I just want my clothes to fit and look attractive for M-Square. I can't believe I'm having a quasi-boyfriend relationship at this weight. At least with the red-haired guy I felt attractive and thinner and my clothes pretty much fit. Now I'm with some guy whom I really, really like and I'm a blimpie. How ironic is that?

M-Square is great though and hasn't mentioned the extra weight. I told him I needed to lose some weight, and he said with us the physical stuff doesn't and shouldn't matter. But I think it does. The extra weight just does not make feel attractive. If he wasn't so positive about physical looks not being important, I don't think I could have been intimate with him.

But he's from Southern California where he's exposed to that whole Hollywood thin look, and I just don't want to feel and look like a whale when I'm with him. I know looks don't matter but it's affecting my self-esteem and will be impacting my pocket book if I have to buy bigger clothes, so I've got to take the weight off.

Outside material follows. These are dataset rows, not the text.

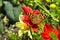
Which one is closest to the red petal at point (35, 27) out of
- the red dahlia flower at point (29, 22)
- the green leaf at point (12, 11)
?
the red dahlia flower at point (29, 22)

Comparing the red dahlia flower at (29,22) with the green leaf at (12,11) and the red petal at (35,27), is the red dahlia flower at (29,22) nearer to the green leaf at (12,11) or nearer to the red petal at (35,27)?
the red petal at (35,27)

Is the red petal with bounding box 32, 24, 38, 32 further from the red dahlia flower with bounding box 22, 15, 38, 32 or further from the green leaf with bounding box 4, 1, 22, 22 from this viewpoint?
the green leaf with bounding box 4, 1, 22, 22

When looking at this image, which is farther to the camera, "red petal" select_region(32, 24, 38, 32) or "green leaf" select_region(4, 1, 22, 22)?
"green leaf" select_region(4, 1, 22, 22)

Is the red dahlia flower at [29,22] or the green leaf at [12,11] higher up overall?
the red dahlia flower at [29,22]

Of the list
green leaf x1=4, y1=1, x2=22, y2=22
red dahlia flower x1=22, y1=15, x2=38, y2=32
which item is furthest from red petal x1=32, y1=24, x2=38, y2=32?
green leaf x1=4, y1=1, x2=22, y2=22

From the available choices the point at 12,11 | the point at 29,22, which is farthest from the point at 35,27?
the point at 12,11

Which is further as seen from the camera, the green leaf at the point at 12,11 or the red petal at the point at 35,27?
the green leaf at the point at 12,11

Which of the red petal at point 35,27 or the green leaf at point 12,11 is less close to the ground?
the red petal at point 35,27

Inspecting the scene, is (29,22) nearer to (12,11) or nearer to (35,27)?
(35,27)

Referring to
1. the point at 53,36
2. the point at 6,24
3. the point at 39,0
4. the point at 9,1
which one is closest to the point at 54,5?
the point at 39,0

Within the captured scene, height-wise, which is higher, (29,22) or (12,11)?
(29,22)

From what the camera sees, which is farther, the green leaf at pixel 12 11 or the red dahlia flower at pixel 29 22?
the green leaf at pixel 12 11

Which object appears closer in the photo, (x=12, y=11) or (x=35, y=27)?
(x=35, y=27)

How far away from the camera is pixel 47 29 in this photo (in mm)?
771
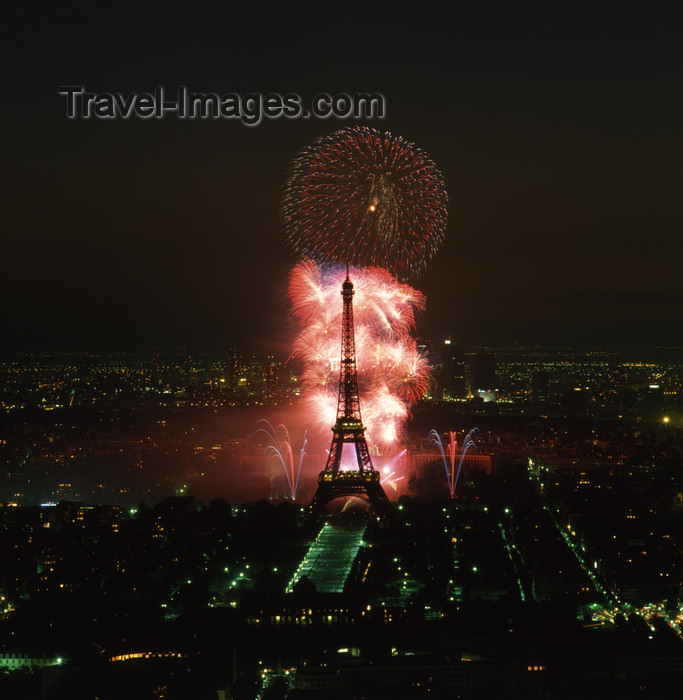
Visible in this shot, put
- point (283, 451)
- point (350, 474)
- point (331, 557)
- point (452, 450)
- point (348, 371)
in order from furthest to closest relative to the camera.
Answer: point (452, 450)
point (283, 451)
point (350, 474)
point (348, 371)
point (331, 557)

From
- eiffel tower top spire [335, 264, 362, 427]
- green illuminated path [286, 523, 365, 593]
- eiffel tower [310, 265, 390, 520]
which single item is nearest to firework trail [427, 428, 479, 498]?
eiffel tower [310, 265, 390, 520]

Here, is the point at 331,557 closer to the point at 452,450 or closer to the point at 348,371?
the point at 348,371

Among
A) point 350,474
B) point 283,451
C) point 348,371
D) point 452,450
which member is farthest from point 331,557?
point 452,450

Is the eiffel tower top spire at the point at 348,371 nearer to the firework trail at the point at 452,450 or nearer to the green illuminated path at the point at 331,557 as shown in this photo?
the green illuminated path at the point at 331,557

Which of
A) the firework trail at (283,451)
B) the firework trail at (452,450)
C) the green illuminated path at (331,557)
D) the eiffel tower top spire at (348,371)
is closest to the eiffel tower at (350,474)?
the eiffel tower top spire at (348,371)

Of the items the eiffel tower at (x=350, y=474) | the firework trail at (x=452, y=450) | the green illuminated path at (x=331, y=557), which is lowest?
the firework trail at (x=452, y=450)

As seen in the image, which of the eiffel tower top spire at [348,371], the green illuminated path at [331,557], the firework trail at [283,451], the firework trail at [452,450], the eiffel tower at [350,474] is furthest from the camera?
the firework trail at [452,450]

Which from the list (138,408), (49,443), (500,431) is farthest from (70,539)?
(138,408)

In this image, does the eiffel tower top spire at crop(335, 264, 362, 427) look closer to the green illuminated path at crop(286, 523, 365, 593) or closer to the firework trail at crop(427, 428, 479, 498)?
the green illuminated path at crop(286, 523, 365, 593)
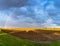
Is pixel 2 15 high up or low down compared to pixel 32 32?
up

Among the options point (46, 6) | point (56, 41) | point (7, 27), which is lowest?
point (56, 41)

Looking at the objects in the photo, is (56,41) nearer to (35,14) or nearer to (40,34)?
(40,34)

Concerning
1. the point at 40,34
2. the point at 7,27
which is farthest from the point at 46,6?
the point at 7,27

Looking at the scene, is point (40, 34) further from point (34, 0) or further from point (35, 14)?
point (34, 0)

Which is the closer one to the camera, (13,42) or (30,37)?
(13,42)

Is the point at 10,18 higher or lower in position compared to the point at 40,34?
higher


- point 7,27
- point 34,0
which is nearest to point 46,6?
point 34,0
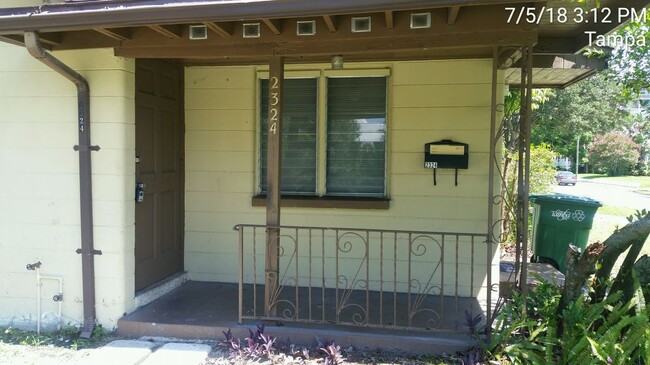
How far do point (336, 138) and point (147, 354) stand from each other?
256cm

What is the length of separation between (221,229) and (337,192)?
128 centimetres

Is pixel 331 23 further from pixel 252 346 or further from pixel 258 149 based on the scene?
pixel 252 346

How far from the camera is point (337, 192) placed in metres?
4.64

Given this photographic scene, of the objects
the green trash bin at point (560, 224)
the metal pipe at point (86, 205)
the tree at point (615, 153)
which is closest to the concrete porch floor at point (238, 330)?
the metal pipe at point (86, 205)

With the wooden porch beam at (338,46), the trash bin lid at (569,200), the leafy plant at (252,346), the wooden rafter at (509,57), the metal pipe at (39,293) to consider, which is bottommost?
the leafy plant at (252,346)

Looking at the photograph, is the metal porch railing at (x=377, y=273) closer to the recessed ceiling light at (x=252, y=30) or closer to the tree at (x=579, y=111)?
the recessed ceiling light at (x=252, y=30)

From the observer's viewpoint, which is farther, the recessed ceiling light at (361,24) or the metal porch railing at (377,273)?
the metal porch railing at (377,273)

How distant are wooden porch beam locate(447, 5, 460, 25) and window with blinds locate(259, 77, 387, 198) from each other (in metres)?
1.54

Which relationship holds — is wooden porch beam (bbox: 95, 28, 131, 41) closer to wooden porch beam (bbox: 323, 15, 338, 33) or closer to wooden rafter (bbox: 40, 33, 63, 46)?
wooden rafter (bbox: 40, 33, 63, 46)

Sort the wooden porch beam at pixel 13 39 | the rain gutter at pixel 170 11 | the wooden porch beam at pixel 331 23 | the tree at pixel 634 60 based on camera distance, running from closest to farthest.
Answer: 1. the rain gutter at pixel 170 11
2. the wooden porch beam at pixel 331 23
3. the wooden porch beam at pixel 13 39
4. the tree at pixel 634 60

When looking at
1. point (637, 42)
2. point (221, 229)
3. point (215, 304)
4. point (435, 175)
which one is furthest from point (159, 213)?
point (637, 42)

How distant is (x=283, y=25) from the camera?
10.7 feet

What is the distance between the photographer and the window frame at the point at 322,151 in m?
4.46

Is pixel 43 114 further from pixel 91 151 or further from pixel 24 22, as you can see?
pixel 24 22
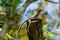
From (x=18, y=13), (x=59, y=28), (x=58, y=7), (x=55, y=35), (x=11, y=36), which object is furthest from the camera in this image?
(x=58, y=7)

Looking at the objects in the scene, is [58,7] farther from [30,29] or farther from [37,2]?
[30,29]

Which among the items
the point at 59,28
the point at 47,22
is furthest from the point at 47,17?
the point at 59,28

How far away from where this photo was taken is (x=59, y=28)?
2346 mm

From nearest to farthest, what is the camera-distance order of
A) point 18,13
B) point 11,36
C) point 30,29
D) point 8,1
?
1. point 30,29
2. point 8,1
3. point 18,13
4. point 11,36

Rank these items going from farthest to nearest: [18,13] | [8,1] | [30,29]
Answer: [18,13], [8,1], [30,29]

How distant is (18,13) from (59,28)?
852mm

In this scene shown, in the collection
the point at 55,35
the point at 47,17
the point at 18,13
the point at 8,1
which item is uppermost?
the point at 8,1

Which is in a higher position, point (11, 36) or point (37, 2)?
point (37, 2)

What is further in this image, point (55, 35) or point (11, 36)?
point (55, 35)

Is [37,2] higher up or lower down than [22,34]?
higher up

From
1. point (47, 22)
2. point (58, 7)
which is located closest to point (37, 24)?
point (47, 22)

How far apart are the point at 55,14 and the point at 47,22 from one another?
0.20 m

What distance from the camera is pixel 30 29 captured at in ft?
4.43

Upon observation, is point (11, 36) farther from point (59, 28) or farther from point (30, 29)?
point (59, 28)
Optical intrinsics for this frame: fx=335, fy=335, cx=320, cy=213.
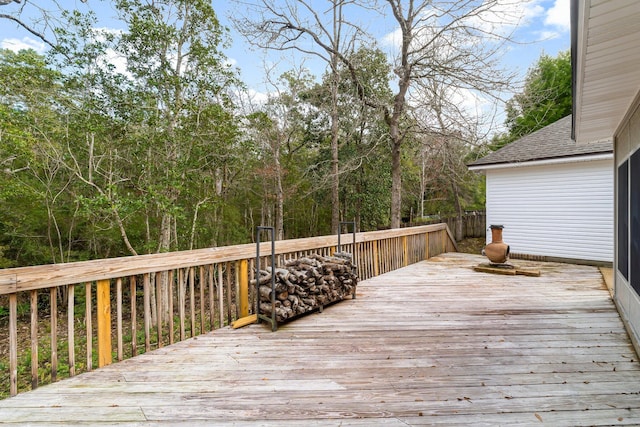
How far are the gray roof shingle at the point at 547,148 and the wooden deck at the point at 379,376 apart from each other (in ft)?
15.8

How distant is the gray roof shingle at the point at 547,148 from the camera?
7.22m

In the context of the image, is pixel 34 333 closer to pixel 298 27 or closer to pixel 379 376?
pixel 379 376

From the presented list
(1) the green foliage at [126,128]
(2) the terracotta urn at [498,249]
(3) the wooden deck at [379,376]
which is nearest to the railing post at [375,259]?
(3) the wooden deck at [379,376]

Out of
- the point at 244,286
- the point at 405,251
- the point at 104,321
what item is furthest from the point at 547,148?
the point at 104,321

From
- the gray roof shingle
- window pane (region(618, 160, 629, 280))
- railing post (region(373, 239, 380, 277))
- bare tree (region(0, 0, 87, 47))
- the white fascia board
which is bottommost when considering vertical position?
railing post (region(373, 239, 380, 277))

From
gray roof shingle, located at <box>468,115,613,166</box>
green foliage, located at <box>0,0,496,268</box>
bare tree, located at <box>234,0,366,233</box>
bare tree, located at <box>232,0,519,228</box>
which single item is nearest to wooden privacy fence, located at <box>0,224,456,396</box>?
bare tree, located at <box>234,0,366,233</box>

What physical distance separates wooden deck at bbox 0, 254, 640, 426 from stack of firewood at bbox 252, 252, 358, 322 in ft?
0.56

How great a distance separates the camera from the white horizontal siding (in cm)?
720

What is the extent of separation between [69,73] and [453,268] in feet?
29.6

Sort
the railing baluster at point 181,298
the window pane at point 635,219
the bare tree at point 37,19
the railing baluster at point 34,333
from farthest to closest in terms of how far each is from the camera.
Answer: the bare tree at point 37,19 → the railing baluster at point 181,298 → the window pane at point 635,219 → the railing baluster at point 34,333

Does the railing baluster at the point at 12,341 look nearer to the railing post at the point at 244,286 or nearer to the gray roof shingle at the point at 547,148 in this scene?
the railing post at the point at 244,286

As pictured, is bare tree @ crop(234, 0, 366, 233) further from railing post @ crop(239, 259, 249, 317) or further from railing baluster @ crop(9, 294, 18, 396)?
railing baluster @ crop(9, 294, 18, 396)

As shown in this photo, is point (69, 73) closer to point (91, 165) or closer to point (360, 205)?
point (91, 165)

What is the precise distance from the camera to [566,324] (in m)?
3.39
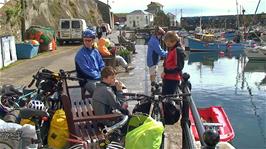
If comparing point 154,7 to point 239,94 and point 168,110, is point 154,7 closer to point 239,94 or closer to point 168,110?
point 239,94

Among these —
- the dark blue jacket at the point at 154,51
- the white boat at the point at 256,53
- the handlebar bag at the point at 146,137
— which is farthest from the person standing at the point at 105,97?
the white boat at the point at 256,53

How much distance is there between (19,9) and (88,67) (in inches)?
783

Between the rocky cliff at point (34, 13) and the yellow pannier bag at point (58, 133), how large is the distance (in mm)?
16852

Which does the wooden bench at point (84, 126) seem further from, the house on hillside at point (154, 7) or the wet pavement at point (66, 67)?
→ the house on hillside at point (154, 7)

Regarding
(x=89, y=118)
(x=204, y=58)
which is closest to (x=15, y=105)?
(x=89, y=118)

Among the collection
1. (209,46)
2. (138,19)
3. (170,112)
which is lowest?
(209,46)

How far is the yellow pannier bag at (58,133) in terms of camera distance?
519 cm

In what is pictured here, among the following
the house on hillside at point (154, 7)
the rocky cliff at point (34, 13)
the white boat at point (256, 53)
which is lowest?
the white boat at point (256, 53)

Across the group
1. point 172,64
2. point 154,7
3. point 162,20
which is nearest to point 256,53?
point 172,64

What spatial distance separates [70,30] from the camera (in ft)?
103

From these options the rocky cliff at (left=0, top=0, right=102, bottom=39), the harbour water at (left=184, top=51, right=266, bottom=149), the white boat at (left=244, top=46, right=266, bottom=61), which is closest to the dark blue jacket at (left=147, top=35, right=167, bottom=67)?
the harbour water at (left=184, top=51, right=266, bottom=149)

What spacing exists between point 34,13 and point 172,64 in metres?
26.6

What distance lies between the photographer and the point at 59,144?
17.1ft

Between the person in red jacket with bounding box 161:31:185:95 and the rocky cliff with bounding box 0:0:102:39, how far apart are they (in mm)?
15728
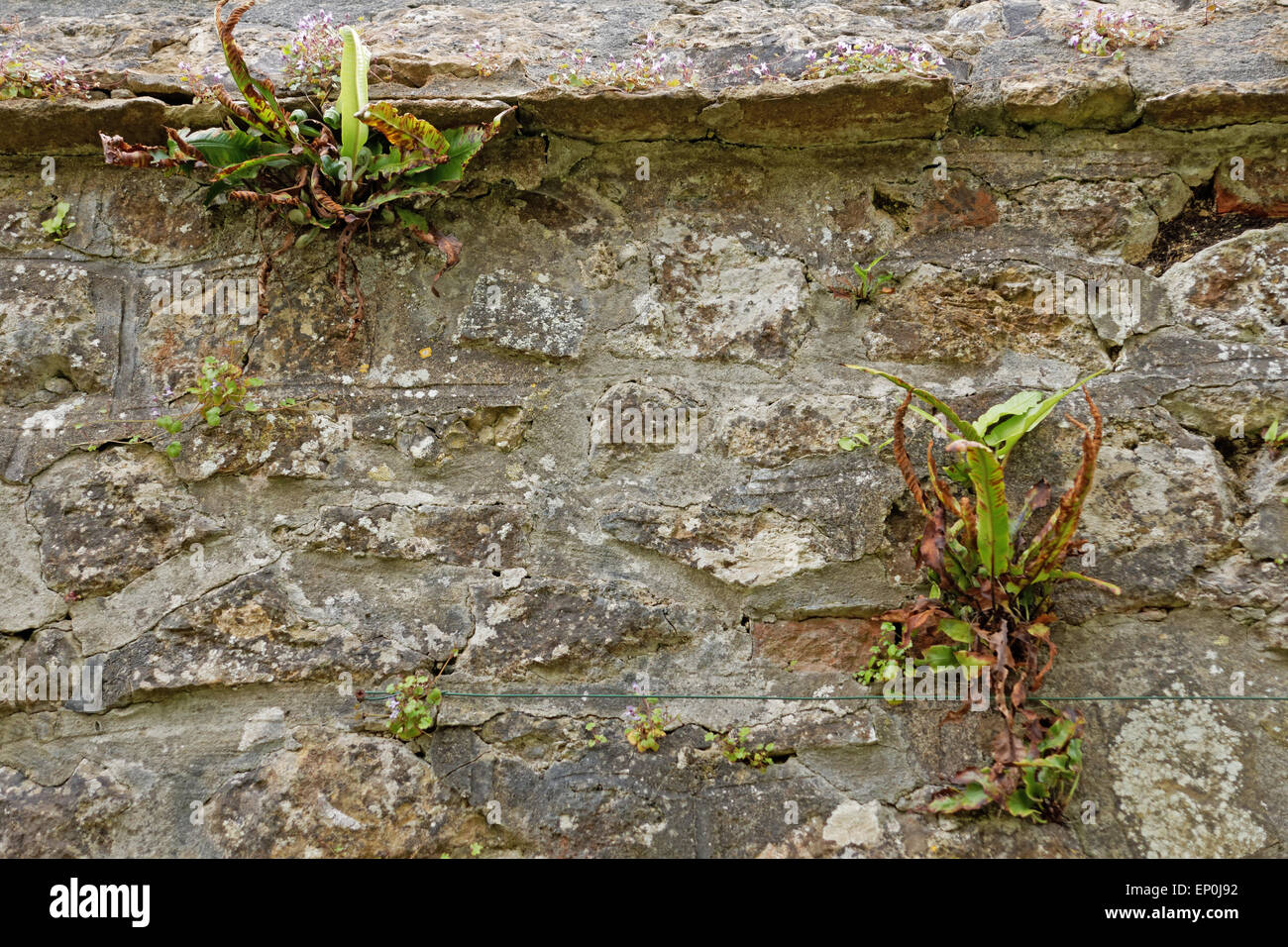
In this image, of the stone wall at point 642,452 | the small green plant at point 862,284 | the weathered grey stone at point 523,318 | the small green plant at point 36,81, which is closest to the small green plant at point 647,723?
the stone wall at point 642,452

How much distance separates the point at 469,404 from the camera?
68.8 inches

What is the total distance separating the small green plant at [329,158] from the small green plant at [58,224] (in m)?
0.23

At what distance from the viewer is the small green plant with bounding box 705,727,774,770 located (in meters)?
1.54

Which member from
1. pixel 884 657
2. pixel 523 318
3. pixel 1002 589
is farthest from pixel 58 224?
pixel 1002 589

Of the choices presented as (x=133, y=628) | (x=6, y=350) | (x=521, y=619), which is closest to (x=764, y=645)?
(x=521, y=619)

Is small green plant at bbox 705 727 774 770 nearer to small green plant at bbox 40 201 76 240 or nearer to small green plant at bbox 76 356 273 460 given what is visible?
small green plant at bbox 76 356 273 460

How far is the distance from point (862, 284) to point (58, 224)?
1.68 m

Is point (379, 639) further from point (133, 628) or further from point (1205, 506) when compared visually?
point (1205, 506)

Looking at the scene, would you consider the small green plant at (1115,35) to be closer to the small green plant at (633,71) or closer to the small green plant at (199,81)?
the small green plant at (633,71)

But boy am I not in the mood to eat less nor am I happy about having to watch what I eat agan. The leader of the WW group at work is right. I'm always going to have to be vigilant about my weight, and not use food to medicate my stress levels.

Sunday, September 25, 2005

I wish I was at the 49er/Dallas game. I remember being at 49er games when they would announce the scores for Dallas games, and if Dallas lost the whole stadium would erupt in a cheer.

That was an exciting but disappointing Oakland/Philadelphia game. The Raiders almost pulled it out, but they lost the game on penalties and bad kicks by Janikowski. Too bad.